The Upper Miocene (10.7–9.0 Ma) Battye Glacier Formation was deposited 250 km inland from the modern Amery Ice Shelf edge in Prydz Bay, East Antarctica. The composition of clay minerals distinguishes a Lower Member, which reflects regional erosion of Precambrian metamorphic basement, from an Upper Member, which records increased erosion of local Permian–Triassic Amery Group strata. The Upper Member was deposited in an ice-proximal environment akin to the modern fjords of East Greenland, with substantial diamict deposition resulting from melting iceberg discharge. The Lower Member was deposited in an ice-distal environment and included the accumulation of the fossil-bearing McLeod Beds. The McLeod Beds contain much siliceous biogenic sediment (≤ 15% opal), which is rare to absent in the predominantly hemipelagic mud of modern East Greenland fjords. The McLeod Beds also contain largely monospecific in situ Hiatella sp. mollusc assemblages suggestive of environmental stress, potentially caused by low salinity melt-water and a high input of terrigenous sediment, which excluded most other benthic taxa.
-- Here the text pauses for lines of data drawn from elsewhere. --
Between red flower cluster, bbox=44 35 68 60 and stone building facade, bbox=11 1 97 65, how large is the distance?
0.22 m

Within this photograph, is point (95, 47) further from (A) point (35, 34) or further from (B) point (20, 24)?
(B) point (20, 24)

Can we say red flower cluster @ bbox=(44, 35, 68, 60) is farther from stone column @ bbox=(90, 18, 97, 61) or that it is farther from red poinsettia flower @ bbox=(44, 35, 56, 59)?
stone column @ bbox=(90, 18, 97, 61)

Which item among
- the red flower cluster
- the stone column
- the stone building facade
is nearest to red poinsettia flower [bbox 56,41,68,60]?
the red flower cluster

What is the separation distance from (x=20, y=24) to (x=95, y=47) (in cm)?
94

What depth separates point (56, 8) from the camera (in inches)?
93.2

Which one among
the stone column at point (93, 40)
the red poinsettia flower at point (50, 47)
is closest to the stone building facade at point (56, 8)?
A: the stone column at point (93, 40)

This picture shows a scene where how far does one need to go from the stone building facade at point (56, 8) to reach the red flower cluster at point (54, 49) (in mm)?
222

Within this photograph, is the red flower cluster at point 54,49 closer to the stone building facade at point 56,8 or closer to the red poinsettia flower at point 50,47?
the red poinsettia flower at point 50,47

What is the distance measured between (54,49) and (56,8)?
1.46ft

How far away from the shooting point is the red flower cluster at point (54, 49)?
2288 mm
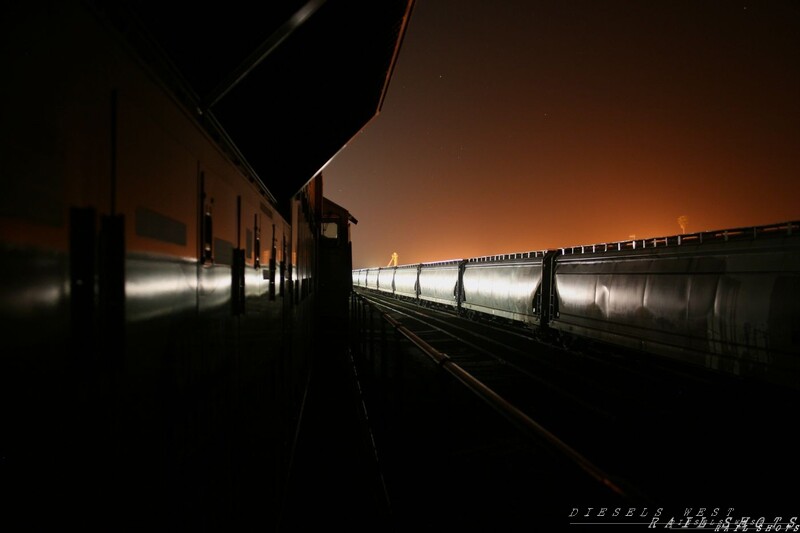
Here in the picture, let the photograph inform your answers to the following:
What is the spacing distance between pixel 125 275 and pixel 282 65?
113 inches

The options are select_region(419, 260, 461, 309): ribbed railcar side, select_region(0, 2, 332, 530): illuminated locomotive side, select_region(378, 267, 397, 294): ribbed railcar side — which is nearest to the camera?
select_region(0, 2, 332, 530): illuminated locomotive side

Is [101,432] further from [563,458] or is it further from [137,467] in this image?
[563,458]

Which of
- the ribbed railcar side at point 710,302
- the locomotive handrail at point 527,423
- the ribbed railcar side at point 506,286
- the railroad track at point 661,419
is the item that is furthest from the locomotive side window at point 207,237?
the ribbed railcar side at point 506,286

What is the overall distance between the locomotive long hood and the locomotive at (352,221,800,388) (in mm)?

Geochemical results from primary aragonite in Hiatella shells imply large freshwater input into the marine environment during mollusc growth, causing low δ¹⁸O, Na, Mg and high Fe values. The present study indicates that iceberg melt-water influence entering the marine environment was greater during the Late Miocene than today around Antarctica, and documents the paleoenvironment associated with a discrete period of ice margin retreat and marine incursion into the Lambert embayment.